Building off of earlier lessons, kids at this point are learning to continue to focus on communicative skills that help them be better understood by their peers. As while practicing the skills that they might be struggling with on the road to independence.


For kids where total independence isn’t realistic, interventions might focus on reducing harmful behavior and improving self-control. At the same time, introducing different, healthier outlets for emotional frustration or sudden mood shifts.





The statistics on autism in the workplace are rather grim overall, but forecasts show reasons for hope. More and more headlines about companies specializing in hiring people on the milder end of the spectrum draw media attention to how being autistic does not mean someone isn’t skilled or capable, and there are several studies that show that, with proper support, most on the spectrum can perform on the same level as their peers and earn similar salaries.


Vocational rehabilitation and programs focused on teaching specific skills can help. Although intense on-the-job training made the biggest difference. It was often crucial to helping those on the spectrum better adapt to the workplace.


With the transition into the workforce come many unique challenges. Communication continues to be an issue. Also, social interaction is important towards helping someone on the spectrum find work they can thrive in. Finding the appropriate job is also crucial. For those on the spectrum, environments with minimal distractions and a predictable, steady schedule are common requirements.

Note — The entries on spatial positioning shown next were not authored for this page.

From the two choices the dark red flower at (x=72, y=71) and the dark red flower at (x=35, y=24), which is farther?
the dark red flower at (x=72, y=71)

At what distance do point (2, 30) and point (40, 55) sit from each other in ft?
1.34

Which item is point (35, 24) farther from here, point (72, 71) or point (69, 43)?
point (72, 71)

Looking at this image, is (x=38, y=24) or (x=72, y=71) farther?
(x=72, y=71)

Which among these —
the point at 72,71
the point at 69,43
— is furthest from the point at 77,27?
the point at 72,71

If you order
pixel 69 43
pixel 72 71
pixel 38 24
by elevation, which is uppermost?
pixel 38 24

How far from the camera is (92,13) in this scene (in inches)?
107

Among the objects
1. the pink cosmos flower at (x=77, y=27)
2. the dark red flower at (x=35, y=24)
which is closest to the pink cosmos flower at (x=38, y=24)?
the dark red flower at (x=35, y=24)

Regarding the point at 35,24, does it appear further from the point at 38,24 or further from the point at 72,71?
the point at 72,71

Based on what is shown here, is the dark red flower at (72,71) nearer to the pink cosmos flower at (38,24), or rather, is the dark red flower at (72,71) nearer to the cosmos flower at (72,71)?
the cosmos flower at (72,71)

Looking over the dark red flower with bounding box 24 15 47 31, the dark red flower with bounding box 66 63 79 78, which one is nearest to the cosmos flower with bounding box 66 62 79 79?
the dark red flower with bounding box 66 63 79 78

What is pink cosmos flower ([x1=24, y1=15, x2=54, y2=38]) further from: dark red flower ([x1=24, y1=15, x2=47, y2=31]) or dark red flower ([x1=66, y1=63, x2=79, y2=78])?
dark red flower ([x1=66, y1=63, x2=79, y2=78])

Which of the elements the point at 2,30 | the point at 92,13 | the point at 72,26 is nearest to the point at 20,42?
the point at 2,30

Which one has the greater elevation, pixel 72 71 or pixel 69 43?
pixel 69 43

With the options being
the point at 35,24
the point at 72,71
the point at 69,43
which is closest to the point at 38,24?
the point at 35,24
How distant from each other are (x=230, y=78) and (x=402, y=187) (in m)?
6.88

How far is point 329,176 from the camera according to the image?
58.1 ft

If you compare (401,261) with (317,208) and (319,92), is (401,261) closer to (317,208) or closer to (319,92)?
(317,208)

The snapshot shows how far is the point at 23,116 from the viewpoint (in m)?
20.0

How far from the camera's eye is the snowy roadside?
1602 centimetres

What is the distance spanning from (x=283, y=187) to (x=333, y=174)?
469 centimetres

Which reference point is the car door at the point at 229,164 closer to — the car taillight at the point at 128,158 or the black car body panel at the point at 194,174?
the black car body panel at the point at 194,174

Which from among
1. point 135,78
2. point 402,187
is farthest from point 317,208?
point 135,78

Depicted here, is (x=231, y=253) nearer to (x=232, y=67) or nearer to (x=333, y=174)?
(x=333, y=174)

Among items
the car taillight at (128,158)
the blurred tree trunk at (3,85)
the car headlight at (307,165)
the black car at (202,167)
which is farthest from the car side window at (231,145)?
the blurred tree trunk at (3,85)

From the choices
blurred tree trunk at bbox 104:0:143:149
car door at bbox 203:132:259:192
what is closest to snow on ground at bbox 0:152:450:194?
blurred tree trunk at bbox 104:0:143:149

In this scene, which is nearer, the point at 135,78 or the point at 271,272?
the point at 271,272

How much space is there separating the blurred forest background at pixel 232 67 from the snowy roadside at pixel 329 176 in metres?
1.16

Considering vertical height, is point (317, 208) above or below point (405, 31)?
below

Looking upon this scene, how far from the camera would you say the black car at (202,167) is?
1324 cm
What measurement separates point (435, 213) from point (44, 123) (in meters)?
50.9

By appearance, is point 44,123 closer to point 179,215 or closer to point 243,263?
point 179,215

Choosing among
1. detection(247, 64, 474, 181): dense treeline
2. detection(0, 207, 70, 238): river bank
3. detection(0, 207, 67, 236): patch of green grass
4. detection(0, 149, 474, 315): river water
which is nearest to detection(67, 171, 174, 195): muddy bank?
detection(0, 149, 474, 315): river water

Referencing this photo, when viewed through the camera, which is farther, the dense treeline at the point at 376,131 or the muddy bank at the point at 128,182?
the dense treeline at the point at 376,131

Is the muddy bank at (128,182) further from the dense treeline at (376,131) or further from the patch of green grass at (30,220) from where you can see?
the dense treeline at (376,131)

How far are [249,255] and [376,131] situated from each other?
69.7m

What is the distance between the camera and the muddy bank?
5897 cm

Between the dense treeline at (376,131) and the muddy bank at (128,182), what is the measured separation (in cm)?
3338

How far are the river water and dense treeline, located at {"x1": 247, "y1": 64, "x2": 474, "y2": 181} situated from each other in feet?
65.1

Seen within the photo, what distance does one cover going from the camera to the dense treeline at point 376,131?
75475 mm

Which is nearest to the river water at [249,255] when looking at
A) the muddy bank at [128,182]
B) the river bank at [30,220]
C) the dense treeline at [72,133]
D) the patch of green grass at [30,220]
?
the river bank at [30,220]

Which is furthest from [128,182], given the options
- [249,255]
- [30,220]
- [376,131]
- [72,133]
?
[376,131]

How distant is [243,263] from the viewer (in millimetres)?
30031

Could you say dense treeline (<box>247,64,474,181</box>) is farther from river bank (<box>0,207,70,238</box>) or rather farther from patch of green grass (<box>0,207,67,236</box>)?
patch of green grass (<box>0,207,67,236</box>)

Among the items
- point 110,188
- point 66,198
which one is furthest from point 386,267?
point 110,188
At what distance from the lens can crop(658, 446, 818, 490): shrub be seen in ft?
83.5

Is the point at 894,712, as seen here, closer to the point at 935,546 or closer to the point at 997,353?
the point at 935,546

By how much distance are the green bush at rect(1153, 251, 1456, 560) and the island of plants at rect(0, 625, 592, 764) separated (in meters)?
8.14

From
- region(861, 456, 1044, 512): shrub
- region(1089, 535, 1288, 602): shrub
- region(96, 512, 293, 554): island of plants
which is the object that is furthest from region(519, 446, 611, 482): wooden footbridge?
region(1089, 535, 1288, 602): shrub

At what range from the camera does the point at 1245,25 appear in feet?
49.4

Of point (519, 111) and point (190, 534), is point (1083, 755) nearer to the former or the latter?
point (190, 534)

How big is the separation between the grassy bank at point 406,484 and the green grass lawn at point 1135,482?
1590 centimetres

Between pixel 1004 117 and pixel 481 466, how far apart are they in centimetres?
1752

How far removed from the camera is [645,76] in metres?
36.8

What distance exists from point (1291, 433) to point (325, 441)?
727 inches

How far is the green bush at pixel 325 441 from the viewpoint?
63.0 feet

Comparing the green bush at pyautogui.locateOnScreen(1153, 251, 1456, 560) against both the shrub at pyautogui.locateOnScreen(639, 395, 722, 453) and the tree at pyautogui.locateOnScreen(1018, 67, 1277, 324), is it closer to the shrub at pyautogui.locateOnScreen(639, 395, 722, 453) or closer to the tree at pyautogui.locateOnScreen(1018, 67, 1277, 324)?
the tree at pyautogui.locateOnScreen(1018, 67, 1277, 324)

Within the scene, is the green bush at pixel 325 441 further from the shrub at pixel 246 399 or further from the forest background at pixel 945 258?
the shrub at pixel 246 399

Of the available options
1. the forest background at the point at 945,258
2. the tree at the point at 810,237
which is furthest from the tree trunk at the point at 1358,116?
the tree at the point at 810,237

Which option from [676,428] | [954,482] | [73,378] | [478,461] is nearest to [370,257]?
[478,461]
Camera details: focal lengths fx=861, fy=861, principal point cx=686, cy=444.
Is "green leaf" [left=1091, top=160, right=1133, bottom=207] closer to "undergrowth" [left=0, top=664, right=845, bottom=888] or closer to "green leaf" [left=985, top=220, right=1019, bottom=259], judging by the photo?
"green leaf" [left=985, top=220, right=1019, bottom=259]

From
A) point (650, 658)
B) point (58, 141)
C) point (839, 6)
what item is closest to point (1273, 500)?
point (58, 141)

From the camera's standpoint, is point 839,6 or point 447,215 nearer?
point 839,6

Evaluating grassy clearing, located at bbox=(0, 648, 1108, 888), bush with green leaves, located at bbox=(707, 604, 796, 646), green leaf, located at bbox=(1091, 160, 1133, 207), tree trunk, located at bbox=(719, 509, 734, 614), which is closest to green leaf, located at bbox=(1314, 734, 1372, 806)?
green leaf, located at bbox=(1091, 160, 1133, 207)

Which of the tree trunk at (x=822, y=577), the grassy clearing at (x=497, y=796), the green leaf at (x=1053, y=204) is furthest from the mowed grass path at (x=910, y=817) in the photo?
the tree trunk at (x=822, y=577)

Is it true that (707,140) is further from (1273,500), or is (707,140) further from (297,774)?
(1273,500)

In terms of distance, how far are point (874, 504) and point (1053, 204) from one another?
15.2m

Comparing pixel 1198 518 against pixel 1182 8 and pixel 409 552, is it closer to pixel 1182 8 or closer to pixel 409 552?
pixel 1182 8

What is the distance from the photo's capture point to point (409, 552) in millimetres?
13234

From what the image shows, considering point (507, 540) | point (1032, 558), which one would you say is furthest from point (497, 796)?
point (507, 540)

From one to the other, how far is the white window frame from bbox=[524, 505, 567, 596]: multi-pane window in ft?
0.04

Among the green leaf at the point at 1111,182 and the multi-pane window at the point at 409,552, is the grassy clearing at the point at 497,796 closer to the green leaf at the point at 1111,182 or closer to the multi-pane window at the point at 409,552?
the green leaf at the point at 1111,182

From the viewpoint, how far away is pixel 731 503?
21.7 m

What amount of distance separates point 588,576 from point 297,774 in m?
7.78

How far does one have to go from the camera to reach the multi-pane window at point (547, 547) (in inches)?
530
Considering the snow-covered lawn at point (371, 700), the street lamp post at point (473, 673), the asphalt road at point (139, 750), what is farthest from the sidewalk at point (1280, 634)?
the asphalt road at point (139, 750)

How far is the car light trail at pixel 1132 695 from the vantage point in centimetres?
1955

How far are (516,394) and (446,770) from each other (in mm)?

In the end, gaining acceptance with autism needs to start from the home. Many children and adults, once aware of how and why they’re different from their peers, may have a hard time not resenting their current situation. They may find themselves seeking distractions. And trying to distance themselves from interacting with others due to painful experiences and challenges. Which further isolates them later in life.


While many mistake those with autism as being somehow less emotional or incapable of empathy, children and adults with autism have all the same emotional needs that any other human being possesses. They do wish very badly to belong.


Helping them accept themselves and their condition should be an important first step into acceptance with autism. From there, many different behavioral approaches can help them find ways to start interacting with their peers. Such as to start developing mechanisms to cope with their condition and still make friends, find work, or function a little more independently.


Depending on where you or your child is on the spectrum, the expected outcome of any course of treatment will be wildly different. Some adults cannot live without the constant support of their loved ones. Others learn to live on their own without any treatment.


But some still struggle with some respect to their ability to interact with others. And to benefit off of the support that certain kinds of treatment and intervention may offer. Treatment for autism is wholly flexible and depends on each person’s unique circumstances and needs.


Behavioral intervention and long-term support can do a lot to help children and adults to gain acceptance with autism. As well as to develop the means to own their identity and disorder while still effectively communicating with others.